WORK INSTRUCTION A
In the text on avoidable deaths in Nigerian public hospitals, where is the AE ward usually found in many tertiary hospitals?
WORK INSTRUCTION B
Please carry on the text about avoidable deaths in Nigerian public hospitals, picking up right after its final sentence.

EXERCISE TEXT

:::

Why harvests of avoidable deaths may not abate soon

In Nigeria, going by discreet observations and experiences of victims and their families in the course of extensive investigations for this story, the AE wards in many public hospitals can hardly meet public expectations in critical situations, thus reducing them to mini specialist nurseries for feeding the morgues. When dying patients are rushed to public health facilities, it is sometimes a herculean task for first-time visitors to locate the AE ward. This is so because the AE ward, which is supposed to be the ‘eyes and ears’ of the hospital, is usually buried in obscure corners in many tertiary hospitals.

After labouring to locate the AE ward, observations in many public hospitals visited showed that it is not unusual for dying patients to be left at the mercy of lackadaisical attitude of many health workers who don’t seem to understand the essence of life and how prompt care can salvage the situation in emergency situations. Sometimes, it may be the absence of basic things like oxygen and lack of bed space that lead to preventable death; while inability to pay is the barrier that stops patients in dire need of emergency care from accessing treatment.

:::

DATASET CONTENT
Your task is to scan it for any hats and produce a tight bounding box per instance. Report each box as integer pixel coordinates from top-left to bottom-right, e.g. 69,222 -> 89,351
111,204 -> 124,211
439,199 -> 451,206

:::

ANSWER SECTION A
It is usually buried in obscure corners.

ANSWER SECTION B
Unlike in other facilities, there seems to be a conscious effort towards facilitating access to emergency medicine at the Usmanu Danfodiyo University Teaching Hospital (UDUTH) in Sokoto. It is perhaps the only teaching hospital that has a specially dedicated route and gate for ambulances or other vehicles conveying accident victims or people in life-threatening conditions to the facility; what this means is that ambulances do not have to compete with other users or workers while trying to gain entrance through the main gate. There is also a stand-by ambulance stationed in front of the ward, which was never used throughout the days this reporter observed activities discreetly in the unit in October.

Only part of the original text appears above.